Copy out, unchanged, the lines between the one containing "In the vertical" and the one containing "the blurred leaf with bounding box 53 0 185 156 <", inclusive.

SOURCE MATERIAL =>

....

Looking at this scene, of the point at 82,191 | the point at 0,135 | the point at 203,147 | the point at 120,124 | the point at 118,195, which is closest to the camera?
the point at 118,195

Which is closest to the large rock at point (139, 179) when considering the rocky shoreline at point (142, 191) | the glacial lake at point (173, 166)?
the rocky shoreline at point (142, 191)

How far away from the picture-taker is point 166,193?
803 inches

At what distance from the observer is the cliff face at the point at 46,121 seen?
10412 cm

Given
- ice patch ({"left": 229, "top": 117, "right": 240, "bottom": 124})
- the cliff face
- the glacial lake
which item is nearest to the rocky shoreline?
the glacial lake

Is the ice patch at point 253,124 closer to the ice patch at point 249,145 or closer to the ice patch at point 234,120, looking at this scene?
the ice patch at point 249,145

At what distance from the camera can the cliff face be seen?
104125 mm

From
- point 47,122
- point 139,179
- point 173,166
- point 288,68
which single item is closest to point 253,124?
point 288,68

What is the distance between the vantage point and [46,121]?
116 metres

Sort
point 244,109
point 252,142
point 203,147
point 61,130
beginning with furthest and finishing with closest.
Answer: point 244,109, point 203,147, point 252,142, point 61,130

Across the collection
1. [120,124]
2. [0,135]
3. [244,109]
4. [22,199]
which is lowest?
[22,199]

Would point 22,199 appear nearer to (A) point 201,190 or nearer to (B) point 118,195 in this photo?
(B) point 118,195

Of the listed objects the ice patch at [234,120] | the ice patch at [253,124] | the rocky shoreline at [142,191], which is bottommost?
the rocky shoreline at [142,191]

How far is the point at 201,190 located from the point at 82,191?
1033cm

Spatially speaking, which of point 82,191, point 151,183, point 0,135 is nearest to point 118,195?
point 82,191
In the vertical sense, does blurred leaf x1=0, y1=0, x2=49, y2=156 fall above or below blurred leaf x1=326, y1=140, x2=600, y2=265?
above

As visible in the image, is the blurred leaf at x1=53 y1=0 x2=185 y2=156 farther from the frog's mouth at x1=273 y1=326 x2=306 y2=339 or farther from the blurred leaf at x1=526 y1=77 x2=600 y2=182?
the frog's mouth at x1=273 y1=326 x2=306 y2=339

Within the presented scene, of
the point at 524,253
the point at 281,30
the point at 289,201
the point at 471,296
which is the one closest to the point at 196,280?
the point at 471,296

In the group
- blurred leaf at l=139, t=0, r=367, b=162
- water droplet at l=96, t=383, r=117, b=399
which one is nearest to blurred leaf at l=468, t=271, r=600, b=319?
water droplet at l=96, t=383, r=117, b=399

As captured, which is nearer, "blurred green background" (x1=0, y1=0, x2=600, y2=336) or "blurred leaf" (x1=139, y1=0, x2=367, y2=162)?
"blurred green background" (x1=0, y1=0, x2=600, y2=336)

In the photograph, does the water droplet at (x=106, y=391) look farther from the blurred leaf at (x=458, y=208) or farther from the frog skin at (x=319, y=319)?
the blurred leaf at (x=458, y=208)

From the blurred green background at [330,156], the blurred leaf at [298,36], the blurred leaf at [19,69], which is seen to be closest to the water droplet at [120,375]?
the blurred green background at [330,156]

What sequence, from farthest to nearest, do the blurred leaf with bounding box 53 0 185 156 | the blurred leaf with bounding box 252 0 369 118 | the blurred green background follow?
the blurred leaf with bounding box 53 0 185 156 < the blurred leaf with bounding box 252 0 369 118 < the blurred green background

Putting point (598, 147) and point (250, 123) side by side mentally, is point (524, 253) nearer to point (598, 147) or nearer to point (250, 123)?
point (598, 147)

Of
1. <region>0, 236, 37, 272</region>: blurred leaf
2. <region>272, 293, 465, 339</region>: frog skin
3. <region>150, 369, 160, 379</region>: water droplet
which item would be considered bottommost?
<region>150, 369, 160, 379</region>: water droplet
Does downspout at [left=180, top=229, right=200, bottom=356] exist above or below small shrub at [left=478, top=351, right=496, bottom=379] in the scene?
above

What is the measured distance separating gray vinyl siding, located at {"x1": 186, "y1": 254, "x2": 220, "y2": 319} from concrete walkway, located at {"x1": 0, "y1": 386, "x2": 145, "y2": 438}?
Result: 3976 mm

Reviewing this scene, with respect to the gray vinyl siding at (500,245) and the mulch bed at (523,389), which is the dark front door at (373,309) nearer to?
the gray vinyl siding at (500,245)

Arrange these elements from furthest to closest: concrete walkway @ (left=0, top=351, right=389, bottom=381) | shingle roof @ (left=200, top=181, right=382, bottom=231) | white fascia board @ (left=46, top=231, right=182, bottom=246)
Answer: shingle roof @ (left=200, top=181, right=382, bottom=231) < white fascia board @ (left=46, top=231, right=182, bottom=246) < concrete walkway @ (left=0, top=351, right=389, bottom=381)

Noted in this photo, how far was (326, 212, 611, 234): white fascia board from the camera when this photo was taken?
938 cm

....

TASK RESPONSE =>
In the vertical sense, does blurred leaf x1=0, y1=0, x2=49, y2=156 fall above or below blurred leaf x1=326, y1=140, x2=600, y2=265?
above

As visible in the image, is the blurred leaf at x1=53 y1=0 x2=185 y2=156 farther from the frog's mouth at x1=273 y1=326 x2=306 y2=339 or farther from the blurred leaf at x1=526 y1=77 x2=600 y2=182?
the frog's mouth at x1=273 y1=326 x2=306 y2=339

Within the presented scene, of
the point at 524,253
the point at 281,30
the point at 289,201
the point at 471,296
which is the one closest to the point at 196,280?
the point at 471,296

In the group
- blurred leaf at l=139, t=0, r=367, b=162
- water droplet at l=96, t=383, r=117, b=399
which one is nearest to blurred leaf at l=468, t=271, r=600, b=319?
water droplet at l=96, t=383, r=117, b=399

As captured, which is nearer, "blurred green background" (x1=0, y1=0, x2=600, y2=336) or "blurred leaf" (x1=139, y1=0, x2=367, y2=162)?
"blurred green background" (x1=0, y1=0, x2=600, y2=336)

In the photograph, does the water droplet at (x=106, y=391) look farther from the blurred leaf at (x=458, y=208) or farther from the frog skin at (x=319, y=319)?
the blurred leaf at (x=458, y=208)

From the blurred green background at [330,156], the blurred leaf at [298,36], the blurred leaf at [19,69], which is seen to be closest to the water droplet at [120,375]?
the blurred green background at [330,156]

What sequence, from farthest to nearest, do the blurred leaf with bounding box 53 0 185 156 | the blurred leaf with bounding box 252 0 369 118 | the blurred green background follow?
the blurred leaf with bounding box 53 0 185 156 < the blurred leaf with bounding box 252 0 369 118 < the blurred green background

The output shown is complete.